begin RAW DATA

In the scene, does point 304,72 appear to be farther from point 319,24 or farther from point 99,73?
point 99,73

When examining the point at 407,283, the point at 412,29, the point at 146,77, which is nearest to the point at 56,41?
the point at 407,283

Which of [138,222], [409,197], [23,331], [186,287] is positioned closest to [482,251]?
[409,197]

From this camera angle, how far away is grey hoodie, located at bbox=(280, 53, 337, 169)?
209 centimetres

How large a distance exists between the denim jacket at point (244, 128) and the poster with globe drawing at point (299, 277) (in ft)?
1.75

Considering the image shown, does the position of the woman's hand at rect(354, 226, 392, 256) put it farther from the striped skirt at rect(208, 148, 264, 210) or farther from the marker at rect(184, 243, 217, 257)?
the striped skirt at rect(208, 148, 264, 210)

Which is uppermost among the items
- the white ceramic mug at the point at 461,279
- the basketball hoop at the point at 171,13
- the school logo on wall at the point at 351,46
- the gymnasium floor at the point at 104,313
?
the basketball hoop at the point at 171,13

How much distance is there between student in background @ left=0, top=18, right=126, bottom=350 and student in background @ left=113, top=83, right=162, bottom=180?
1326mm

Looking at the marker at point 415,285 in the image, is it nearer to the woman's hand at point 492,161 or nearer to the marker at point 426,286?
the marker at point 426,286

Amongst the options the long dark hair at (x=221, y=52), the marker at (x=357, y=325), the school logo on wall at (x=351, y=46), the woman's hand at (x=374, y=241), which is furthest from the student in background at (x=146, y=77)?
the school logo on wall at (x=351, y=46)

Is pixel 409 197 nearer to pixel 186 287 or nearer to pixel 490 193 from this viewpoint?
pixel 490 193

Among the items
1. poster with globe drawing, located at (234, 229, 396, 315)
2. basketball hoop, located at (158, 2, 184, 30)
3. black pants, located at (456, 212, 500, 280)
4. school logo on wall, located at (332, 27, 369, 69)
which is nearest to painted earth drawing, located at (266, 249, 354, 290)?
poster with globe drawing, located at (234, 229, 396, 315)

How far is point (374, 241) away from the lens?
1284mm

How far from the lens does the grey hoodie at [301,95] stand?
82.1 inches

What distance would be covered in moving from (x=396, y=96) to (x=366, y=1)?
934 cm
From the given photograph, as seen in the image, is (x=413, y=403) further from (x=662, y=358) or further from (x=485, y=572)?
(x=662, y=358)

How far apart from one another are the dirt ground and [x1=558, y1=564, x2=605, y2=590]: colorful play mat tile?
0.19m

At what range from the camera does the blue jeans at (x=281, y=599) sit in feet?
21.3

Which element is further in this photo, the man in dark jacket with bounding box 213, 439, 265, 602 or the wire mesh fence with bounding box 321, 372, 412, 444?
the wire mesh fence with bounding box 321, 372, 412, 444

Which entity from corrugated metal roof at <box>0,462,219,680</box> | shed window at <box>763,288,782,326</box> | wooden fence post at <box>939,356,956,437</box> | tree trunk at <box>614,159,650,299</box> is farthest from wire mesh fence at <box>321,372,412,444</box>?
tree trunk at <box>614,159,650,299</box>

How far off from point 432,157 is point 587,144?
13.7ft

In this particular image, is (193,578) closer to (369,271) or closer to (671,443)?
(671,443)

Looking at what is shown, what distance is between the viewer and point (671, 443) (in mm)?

end RAW DATA

* **WHAT IS REQUIRED**: Copy the records word for word, from the start of the records through the line containing "209 centimetres", including both ends.

* **COMPLETED EXERCISE**:
In the scene, does point 304,72 appear to be farther from point 319,24 or farther from point 99,73?
point 99,73

When examining the point at 407,283, the point at 412,29, the point at 146,77, which is nearest to the point at 56,41?
the point at 407,283

Which of [138,222], [409,197], [23,331], [186,287] is positioned closest to [482,251]?
[409,197]

From this camera angle, how far away is grey hoodie, located at bbox=(280, 53, 337, 169)?
209 centimetres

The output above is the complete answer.